To assess how each model’s predictive accuracy was affected by the lack of current dengue surveillance data, we trained models to predict dengue case counts and outbreaks using only population, temporal, and weather predictor variables. We compared the performance of these models with the performance of the same models when surveillance data inputs were included.

https://doi.org/10.1371/journal.pntd.0008710.g001

For each trained ML and regression model, we analyzed the predictor variables and assessed their importance. The variable analysis allowed us to (1) identify the strongest predictors of dengue case counts for each study area and (2) to perform variable reduction, a conventional approach to improve model accuracy. During variable reduction, we removed weak and non-informative predictors by ranking each variable according to the variables measure of importance, which is defined later. After ranking each variable, we removed all non-informative variables and selected the top 1%, 5%, and 10% most important variables. We then retrained each model using the 3 subsets of predictors and evaluated the predictive accuracy of these models. This process was performed for each test set.

For this study, all models and statistical analyses were implemented in the R programming environment version 3.3.3.[82]

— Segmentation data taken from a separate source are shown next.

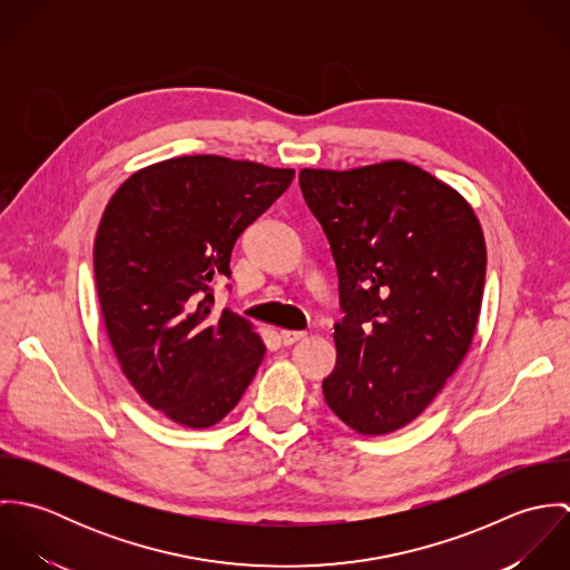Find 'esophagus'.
Wrapping results in <instances>:
<instances>
[{
  "mask_svg": "<svg viewBox=\"0 0 570 570\" xmlns=\"http://www.w3.org/2000/svg\"><path fill=\"white\" fill-rule=\"evenodd\" d=\"M307 333L305 331H281V340H283V344L285 346H289V344H294V342H298V340H303Z\"/></svg>",
  "mask_w": 570,
  "mask_h": 570,
  "instance_id": "34e87169",
  "label": "esophagus"
}]
</instances>
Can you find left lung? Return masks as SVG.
I'll use <instances>...</instances> for the list:
<instances>
[{
	"label": "left lung",
	"instance_id": "left-lung-1",
	"mask_svg": "<svg viewBox=\"0 0 570 570\" xmlns=\"http://www.w3.org/2000/svg\"><path fill=\"white\" fill-rule=\"evenodd\" d=\"M298 181L331 245L344 312L326 406L360 434L395 432L432 404L472 346L483 228L461 193L404 160L303 168Z\"/></svg>",
	"mask_w": 570,
	"mask_h": 570
}]
</instances>
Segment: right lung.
I'll list each match as a JSON object with an SVG mask.
<instances>
[{
	"mask_svg": "<svg viewBox=\"0 0 570 570\" xmlns=\"http://www.w3.org/2000/svg\"><path fill=\"white\" fill-rule=\"evenodd\" d=\"M294 168L181 156L136 170L94 242L100 312L122 373L170 421L210 428L239 404L265 344L249 321L213 312L239 235L292 184Z\"/></svg>",
	"mask_w": 570,
	"mask_h": 570,
	"instance_id": "1",
	"label": "right lung"
}]
</instances>
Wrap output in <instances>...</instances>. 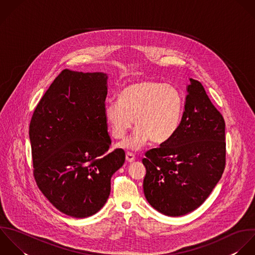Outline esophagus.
I'll use <instances>...</instances> for the list:
<instances>
[{
	"label": "esophagus",
	"mask_w": 255,
	"mask_h": 255,
	"mask_svg": "<svg viewBox=\"0 0 255 255\" xmlns=\"http://www.w3.org/2000/svg\"><path fill=\"white\" fill-rule=\"evenodd\" d=\"M126 161H127L128 163H132L133 161H135V156H134L132 153L127 152V153H126Z\"/></svg>",
	"instance_id": "34e87169"
}]
</instances>
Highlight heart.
Wrapping results in <instances>:
<instances>
[{"mask_svg": "<svg viewBox=\"0 0 255 255\" xmlns=\"http://www.w3.org/2000/svg\"><path fill=\"white\" fill-rule=\"evenodd\" d=\"M182 108V97L175 87L143 79L126 85L119 101H109L104 118L115 139L124 138L135 119L137 128L121 147L138 151L150 139L154 144L169 141L180 125Z\"/></svg>", "mask_w": 255, "mask_h": 255, "instance_id": "obj_1", "label": "heart"}]
</instances>
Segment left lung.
Here are the masks:
<instances>
[{"label":"left lung","instance_id":"left-lung-1","mask_svg":"<svg viewBox=\"0 0 255 255\" xmlns=\"http://www.w3.org/2000/svg\"><path fill=\"white\" fill-rule=\"evenodd\" d=\"M185 110L174 136L148 151L143 182L148 203L180 217L198 209L221 180L226 166V123L202 83L190 78Z\"/></svg>","mask_w":255,"mask_h":255}]
</instances>
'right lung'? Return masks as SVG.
<instances>
[{
	"mask_svg": "<svg viewBox=\"0 0 255 255\" xmlns=\"http://www.w3.org/2000/svg\"><path fill=\"white\" fill-rule=\"evenodd\" d=\"M108 76L62 70L38 102L29 124L33 176L59 212L88 218L105 205L111 177L125 152H108L104 118Z\"/></svg>",
	"mask_w": 255,
	"mask_h": 255,
	"instance_id": "add662e5",
	"label": "right lung"
}]
</instances>
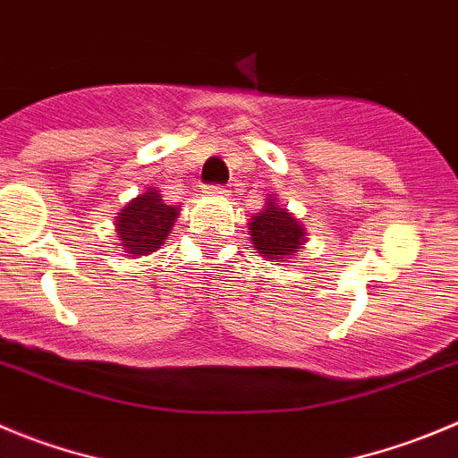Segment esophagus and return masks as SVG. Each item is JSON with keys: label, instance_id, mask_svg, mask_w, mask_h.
I'll use <instances>...</instances> for the list:
<instances>
[{"label": "esophagus", "instance_id": "1", "mask_svg": "<svg viewBox=\"0 0 458 458\" xmlns=\"http://www.w3.org/2000/svg\"><path fill=\"white\" fill-rule=\"evenodd\" d=\"M205 194L216 196V199H225V196H228V190H225V187H221V185H208V187H205Z\"/></svg>", "mask_w": 458, "mask_h": 458}]
</instances>
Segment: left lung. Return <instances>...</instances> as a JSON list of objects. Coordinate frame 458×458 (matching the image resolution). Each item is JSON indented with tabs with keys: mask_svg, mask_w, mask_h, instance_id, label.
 I'll use <instances>...</instances> for the list:
<instances>
[{
	"mask_svg": "<svg viewBox=\"0 0 458 458\" xmlns=\"http://www.w3.org/2000/svg\"><path fill=\"white\" fill-rule=\"evenodd\" d=\"M250 242L267 259L287 262L305 246L307 233L292 212L276 203V196L267 200V208L250 219Z\"/></svg>",
	"mask_w": 458,
	"mask_h": 458,
	"instance_id": "obj_1",
	"label": "left lung"
}]
</instances>
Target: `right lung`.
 I'll use <instances>...</instances> for the list:
<instances>
[{
    "mask_svg": "<svg viewBox=\"0 0 458 458\" xmlns=\"http://www.w3.org/2000/svg\"><path fill=\"white\" fill-rule=\"evenodd\" d=\"M181 208H171L162 200L157 190L148 187L144 194L132 199L117 216V237L122 253L128 258L151 255L160 249L176 224Z\"/></svg>",
    "mask_w": 458,
    "mask_h": 458,
    "instance_id": "1",
    "label": "right lung"
}]
</instances>
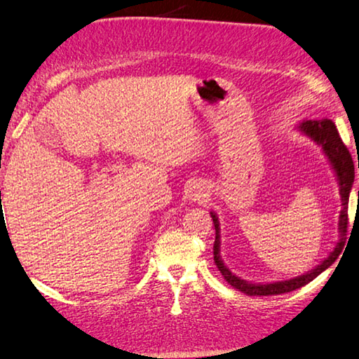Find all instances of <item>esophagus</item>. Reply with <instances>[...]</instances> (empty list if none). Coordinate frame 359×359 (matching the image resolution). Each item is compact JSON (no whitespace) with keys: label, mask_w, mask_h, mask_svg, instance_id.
<instances>
[{"label":"esophagus","mask_w":359,"mask_h":359,"mask_svg":"<svg viewBox=\"0 0 359 359\" xmlns=\"http://www.w3.org/2000/svg\"><path fill=\"white\" fill-rule=\"evenodd\" d=\"M204 198H205V188L204 187L194 185V187L190 188V190H188V199L193 201V202L202 201Z\"/></svg>","instance_id":"obj_1"}]
</instances>
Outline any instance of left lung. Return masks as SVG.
<instances>
[{"mask_svg": "<svg viewBox=\"0 0 359 359\" xmlns=\"http://www.w3.org/2000/svg\"><path fill=\"white\" fill-rule=\"evenodd\" d=\"M299 132L308 136L312 141L316 142L317 146L322 147L323 154L327 155L331 168L336 174L337 184H339V194H341V202H342V210L339 215V242L333 248V251L328 254V257H325L320 264L314 269L309 270L304 275H299L292 279H284V281H275V283H250L246 279L238 278L237 275L227 269L224 265L223 259H221V237H219V221L215 212H210V217L215 224V243H213V260L217 264L218 270L223 278L229 283L233 289H238L240 292L246 293L250 297H269V295H279V293L292 292L299 287H303L312 279H316L322 271H325L334 264L339 254H341L344 248V240L347 236V224H348V198L351 187H353L355 182V166L353 160H351V155L348 149L341 140V136L337 133V128L333 121L330 119H322V121H303L297 127ZM359 198V191H358Z\"/></svg>", "mask_w": 359, "mask_h": 359, "instance_id": "8db88e82", "label": "left lung"}]
</instances>
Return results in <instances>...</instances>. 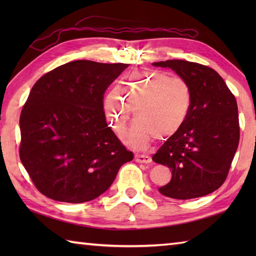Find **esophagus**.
<instances>
[{"instance_id": "obj_1", "label": "esophagus", "mask_w": 256, "mask_h": 256, "mask_svg": "<svg viewBox=\"0 0 256 256\" xmlns=\"http://www.w3.org/2000/svg\"><path fill=\"white\" fill-rule=\"evenodd\" d=\"M135 162H140V164H150L152 158L148 155H135Z\"/></svg>"}]
</instances>
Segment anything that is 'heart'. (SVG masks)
I'll list each match as a JSON object with an SVG mask.
<instances>
[{
  "label": "heart",
  "instance_id": "1",
  "mask_svg": "<svg viewBox=\"0 0 256 256\" xmlns=\"http://www.w3.org/2000/svg\"><path fill=\"white\" fill-rule=\"evenodd\" d=\"M192 92L186 80L165 72L135 70L124 79L121 89L113 86L103 99V111L113 131L122 135L132 116L136 121L124 136L134 150L146 148L156 136L175 135L186 122Z\"/></svg>",
  "mask_w": 256,
  "mask_h": 256
}]
</instances>
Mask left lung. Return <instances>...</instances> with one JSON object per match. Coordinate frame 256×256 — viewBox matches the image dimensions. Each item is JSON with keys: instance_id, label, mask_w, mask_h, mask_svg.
Listing matches in <instances>:
<instances>
[{"instance_id": "left-lung-1", "label": "left lung", "mask_w": 256, "mask_h": 256, "mask_svg": "<svg viewBox=\"0 0 256 256\" xmlns=\"http://www.w3.org/2000/svg\"><path fill=\"white\" fill-rule=\"evenodd\" d=\"M153 66L174 70L192 92L186 122L153 155L172 170L170 182L158 192L180 200L214 192L224 182L240 140L236 98L221 76L204 64L172 59Z\"/></svg>"}]
</instances>
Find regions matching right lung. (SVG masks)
<instances>
[{
  "mask_svg": "<svg viewBox=\"0 0 256 256\" xmlns=\"http://www.w3.org/2000/svg\"><path fill=\"white\" fill-rule=\"evenodd\" d=\"M128 64L76 60L32 86L20 118V162L46 197L80 204L111 186L133 160L108 126L103 94Z\"/></svg>",
  "mask_w": 256,
  "mask_h": 256,
  "instance_id": "right-lung-1",
  "label": "right lung"
}]
</instances>
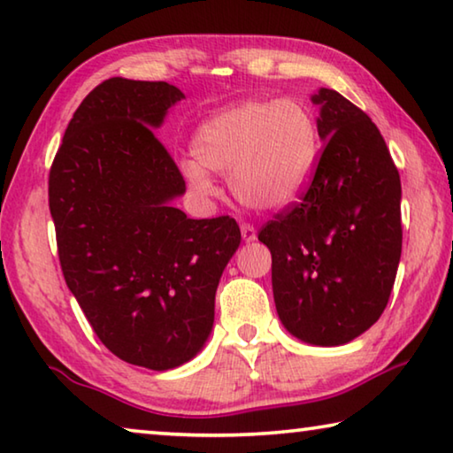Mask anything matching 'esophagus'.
Wrapping results in <instances>:
<instances>
[{
	"mask_svg": "<svg viewBox=\"0 0 453 453\" xmlns=\"http://www.w3.org/2000/svg\"><path fill=\"white\" fill-rule=\"evenodd\" d=\"M242 237H243V242H256V237H257V232H256V227L251 226V224H242Z\"/></svg>",
	"mask_w": 453,
	"mask_h": 453,
	"instance_id": "esophagus-1",
	"label": "esophagus"
}]
</instances>
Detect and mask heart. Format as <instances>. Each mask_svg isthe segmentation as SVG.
<instances>
[{
  "instance_id": "b5f03b06",
  "label": "heart",
  "mask_w": 453,
  "mask_h": 453,
  "mask_svg": "<svg viewBox=\"0 0 453 453\" xmlns=\"http://www.w3.org/2000/svg\"><path fill=\"white\" fill-rule=\"evenodd\" d=\"M191 153L180 159L191 189L210 194L216 186L210 172L227 173L237 202L281 210L302 194L318 164V124L296 99H245L205 119Z\"/></svg>"
}]
</instances>
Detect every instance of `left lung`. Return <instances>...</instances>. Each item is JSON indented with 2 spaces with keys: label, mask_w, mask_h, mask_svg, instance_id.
Here are the masks:
<instances>
[{
  "label": "left lung",
  "mask_w": 453,
  "mask_h": 453,
  "mask_svg": "<svg viewBox=\"0 0 453 453\" xmlns=\"http://www.w3.org/2000/svg\"><path fill=\"white\" fill-rule=\"evenodd\" d=\"M324 150L300 202L262 227L275 310L311 346H343L386 310L402 256V183L380 129L349 99L321 88Z\"/></svg>",
  "instance_id": "left-lung-1"
}]
</instances>
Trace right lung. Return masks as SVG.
<instances>
[{
	"label": "right lung",
	"instance_id": "1",
	"mask_svg": "<svg viewBox=\"0 0 453 453\" xmlns=\"http://www.w3.org/2000/svg\"><path fill=\"white\" fill-rule=\"evenodd\" d=\"M183 97L165 81L105 80L75 110L50 170L67 288L113 356L156 372L208 342L242 242L234 218L189 219L172 205L186 181L153 129Z\"/></svg>",
	"mask_w": 453,
	"mask_h": 453
}]
</instances>
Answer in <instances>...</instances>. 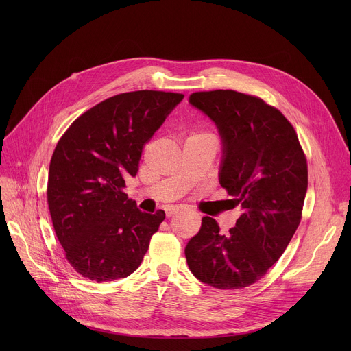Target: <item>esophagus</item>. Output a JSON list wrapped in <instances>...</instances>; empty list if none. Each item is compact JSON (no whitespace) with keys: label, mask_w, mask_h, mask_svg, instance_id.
Masks as SVG:
<instances>
[{"label":"esophagus","mask_w":351,"mask_h":351,"mask_svg":"<svg viewBox=\"0 0 351 351\" xmlns=\"http://www.w3.org/2000/svg\"><path fill=\"white\" fill-rule=\"evenodd\" d=\"M179 211H180V207H178V206H172V207H168V208L165 210L167 217H172V215H175L176 213H179Z\"/></svg>","instance_id":"1"}]
</instances>
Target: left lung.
Here are the masks:
<instances>
[{"mask_svg": "<svg viewBox=\"0 0 351 351\" xmlns=\"http://www.w3.org/2000/svg\"><path fill=\"white\" fill-rule=\"evenodd\" d=\"M217 125L223 143L219 183L243 214L228 234L204 217L184 248L191 274L217 289L260 280L279 260L302 221L307 158L285 115L263 98L234 90L189 98Z\"/></svg>", "mask_w": 351, "mask_h": 351, "instance_id": "left-lung-1", "label": "left lung"}]
</instances>
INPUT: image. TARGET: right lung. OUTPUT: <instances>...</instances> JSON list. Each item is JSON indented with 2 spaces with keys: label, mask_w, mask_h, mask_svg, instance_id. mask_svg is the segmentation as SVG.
Here are the masks:
<instances>
[{
  "label": "right lung",
  "mask_w": 351,
  "mask_h": 351,
  "mask_svg": "<svg viewBox=\"0 0 351 351\" xmlns=\"http://www.w3.org/2000/svg\"><path fill=\"white\" fill-rule=\"evenodd\" d=\"M183 94L138 90L117 94L72 122L49 162L47 202L65 258L98 283L133 274L165 213H141L123 191L145 143Z\"/></svg>",
  "instance_id": "right-lung-1"
}]
</instances>
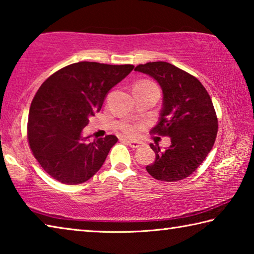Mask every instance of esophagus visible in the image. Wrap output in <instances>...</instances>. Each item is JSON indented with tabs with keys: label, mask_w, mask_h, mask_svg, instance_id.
Segmentation results:
<instances>
[{
	"label": "esophagus",
	"mask_w": 254,
	"mask_h": 254,
	"mask_svg": "<svg viewBox=\"0 0 254 254\" xmlns=\"http://www.w3.org/2000/svg\"><path fill=\"white\" fill-rule=\"evenodd\" d=\"M125 141H126V143H127L128 145H129L132 149L138 148V147H140V146H143V143H140V141H136V140H126V139H125Z\"/></svg>",
	"instance_id": "esophagus-1"
}]
</instances>
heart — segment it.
Instances as JSON below:
<instances>
[{
    "label": "heart",
    "mask_w": 254,
    "mask_h": 254,
    "mask_svg": "<svg viewBox=\"0 0 254 254\" xmlns=\"http://www.w3.org/2000/svg\"><path fill=\"white\" fill-rule=\"evenodd\" d=\"M139 83H150V82L144 81V82H139ZM123 130L126 132V134H128V135H134L135 132H136V128L134 126H130V125H127V126H125L123 128Z\"/></svg>",
    "instance_id": "1"
}]
</instances>
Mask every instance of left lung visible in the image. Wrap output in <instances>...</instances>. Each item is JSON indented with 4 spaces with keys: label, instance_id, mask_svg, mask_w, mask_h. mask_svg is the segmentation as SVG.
Returning a JSON list of instances; mask_svg holds the SVG:
<instances>
[{
    "label": "left lung",
    "instance_id": "obj_1",
    "mask_svg": "<svg viewBox=\"0 0 254 254\" xmlns=\"http://www.w3.org/2000/svg\"><path fill=\"white\" fill-rule=\"evenodd\" d=\"M135 71L148 74L161 86V117L150 132L171 138L165 150L158 144L149 145L156 158L146 170L158 181L183 180L197 170L214 145L217 118L211 97L196 78L168 62H148Z\"/></svg>",
    "mask_w": 254,
    "mask_h": 254
}]
</instances>
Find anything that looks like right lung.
<instances>
[{
    "instance_id": "add662e5",
    "label": "right lung",
    "mask_w": 254,
    "mask_h": 254,
    "mask_svg": "<svg viewBox=\"0 0 254 254\" xmlns=\"http://www.w3.org/2000/svg\"><path fill=\"white\" fill-rule=\"evenodd\" d=\"M134 65L81 61L50 75L32 100L29 111L30 148L53 179L66 185L87 182L100 170L118 138L108 135L89 143L82 129L99 113L113 87Z\"/></svg>"
}]
</instances>
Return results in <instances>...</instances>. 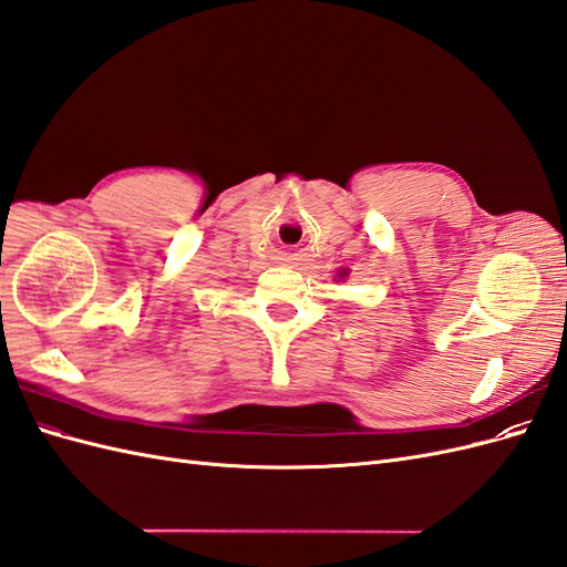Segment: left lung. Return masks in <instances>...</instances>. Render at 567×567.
Instances as JSON below:
<instances>
[{
	"instance_id": "8db88e82",
	"label": "left lung",
	"mask_w": 567,
	"mask_h": 567,
	"mask_svg": "<svg viewBox=\"0 0 567 567\" xmlns=\"http://www.w3.org/2000/svg\"><path fill=\"white\" fill-rule=\"evenodd\" d=\"M340 277H346V274H340Z\"/></svg>"
}]
</instances>
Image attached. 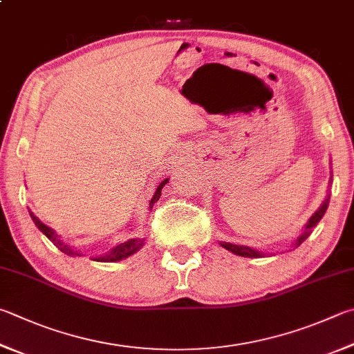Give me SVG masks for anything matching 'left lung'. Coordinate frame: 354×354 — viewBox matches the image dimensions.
Masks as SVG:
<instances>
[{"instance_id":"1","label":"left lung","mask_w":354,"mask_h":354,"mask_svg":"<svg viewBox=\"0 0 354 354\" xmlns=\"http://www.w3.org/2000/svg\"><path fill=\"white\" fill-rule=\"evenodd\" d=\"M326 207H328V198L325 199L324 204L320 205L316 214H314V215L310 218V221H308L306 227H305V232L299 236L297 241H295V248L300 246V243H304V241L308 239V235L311 234V230L317 226V223L320 221V218L324 216ZM221 246H223L224 249L230 250V252H234V254H236V255H241V257H249V259H257V257H263V252H259V250L250 249V248H248V246H239V244H232V243H221Z\"/></svg>"}]
</instances>
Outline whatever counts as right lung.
Segmentation results:
<instances>
[{
	"label": "right lung",
	"mask_w": 354,
	"mask_h": 354,
	"mask_svg": "<svg viewBox=\"0 0 354 354\" xmlns=\"http://www.w3.org/2000/svg\"><path fill=\"white\" fill-rule=\"evenodd\" d=\"M167 181H169V179H164V181L158 185L155 195H153L151 201H150V209H153V204H155V203L158 201V199L160 198V190H162V187L167 184ZM29 214H30L32 220H34L35 226H37L38 229H40L41 232H43L44 235H46L48 239H49L50 241H53V243L55 244V246L62 250L63 254L71 255V257H74V255H79V257H80V254L77 252V250H74L73 248L68 246V244L62 243V241L59 240V236H57V235L54 234V230L49 229V227L46 226V224H43L34 214H32L30 210H29ZM142 246H144V240L133 239V240H128V241H125V243H120L119 246H115V248L111 250V252H108V254L104 255V257H95L94 260H95V261H119V260L127 259V257H130L131 254L136 252V250H139Z\"/></svg>",
	"instance_id": "obj_1"
}]
</instances>
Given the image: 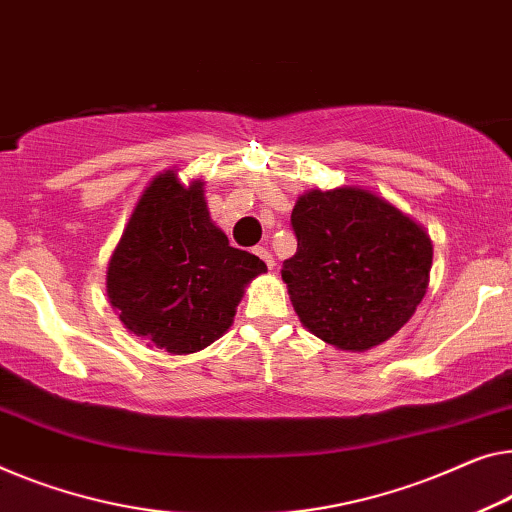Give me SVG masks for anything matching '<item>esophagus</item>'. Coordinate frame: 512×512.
<instances>
[{
  "label": "esophagus",
  "instance_id": "obj_1",
  "mask_svg": "<svg viewBox=\"0 0 512 512\" xmlns=\"http://www.w3.org/2000/svg\"><path fill=\"white\" fill-rule=\"evenodd\" d=\"M253 253L259 257V259H264V264L269 266V269H273V266H276V262H273V255L269 253V250H266L264 246H257Z\"/></svg>",
  "mask_w": 512,
  "mask_h": 512
}]
</instances>
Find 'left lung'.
<instances>
[{
	"mask_svg": "<svg viewBox=\"0 0 512 512\" xmlns=\"http://www.w3.org/2000/svg\"><path fill=\"white\" fill-rule=\"evenodd\" d=\"M296 255L282 262L296 315L329 345L365 352L423 301L432 243L421 225L361 188L310 190L292 211Z\"/></svg>",
	"mask_w": 512,
	"mask_h": 512,
	"instance_id": "obj_1",
	"label": "left lung"
}]
</instances>
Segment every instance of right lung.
Wrapping results in <instances>:
<instances>
[{"mask_svg": "<svg viewBox=\"0 0 512 512\" xmlns=\"http://www.w3.org/2000/svg\"><path fill=\"white\" fill-rule=\"evenodd\" d=\"M266 264L211 223L202 183L165 172L137 202L110 259L108 294L128 331L193 354L230 329L243 287Z\"/></svg>", "mask_w": 512, "mask_h": 512, "instance_id": "right-lung-1", "label": "right lung"}]
</instances>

Predicting weekly outbreaks

We observed substantial imbalance in the proportion of outbreak and non-outbreak weeks for each study area. Class imbalance can cause a predictive model to classify all predictions as the same class in an effort to maximize model accuracy, resulting in an uninformative model. To overcome the limitation of class imbalance [83], we trained the models on a “balanced” dataset where we under-sampled non-outbreak observations to create a 1:1 ratio of outbreak to non-outbreak observations in the training set. To account for sampling variability, we created 500 training sets which we used to train each model and averaged the predictions. Additionally, we optimized model performance by selecting the classification threshold (i.e., the minimum prediction value required for an observation to be classified as “outbreak”) that maximized model performance.

Machine learning models

In our study we used RF to predict weekly case counts and weekly outbreaks and RF-UFA to predict weekly outbreaks only. RF is an ensemble ML algorithm based upon decision trees and has been previously used to analyze time series data [40,45,84]. RF-UFA is an extension of the RF algorithm where the Univariate Flagging Algorithm (UFA) is used to transform continuous predictors into binary predictors [85]. UFA transforms continuous predictors by identifying an optimal threshold that is associated with a statistically significant (p ≤ 0.01) higher (“high-risk”) or lower (“low-risk”) risk of the outcome. All RF models were fitted with the randomForest R package [86]. A more detailed explaination of both models is available in Supplemental S1 Text “Overview of machine learning models.

Regression models

We used 2 types of generalized linear regression models in our study: Poisson regression to predict weekly case counts and Logistic regression to predict weekly outbeaks. Unlike RF, regression models are not well suited for high dimensional data analysis and requires additional measures to prevent overfitting. To minimize this risk, we used the Least Absolute Shrinkage and Selection Operator (LASSO) algorithm [8789]. We identified the optimal penalty parameter using 10-fold cross validation and selecting the parameter that minimized the cross validation mean absolute error (MAE), for Poisson regression models, and the misclassification error rate, for Logistic regression models [89]. All Poisson regression and Logistic regression models were implemented with the glmnet R package [90].

Time series model

We developed an autoregressive integrated moving average (ARIMA) model to forecast weekly dengue case counts in each study location. As ARIMA models cannot be applied to high dimensional data, model predictions were based upon the time series of observed case counts only. In this study, we also evaluated seasonal ARIMA (SARIMA) models and found that the added seasonal component did not consistently improve model performance, as such we do not present the results of the SARIMA model.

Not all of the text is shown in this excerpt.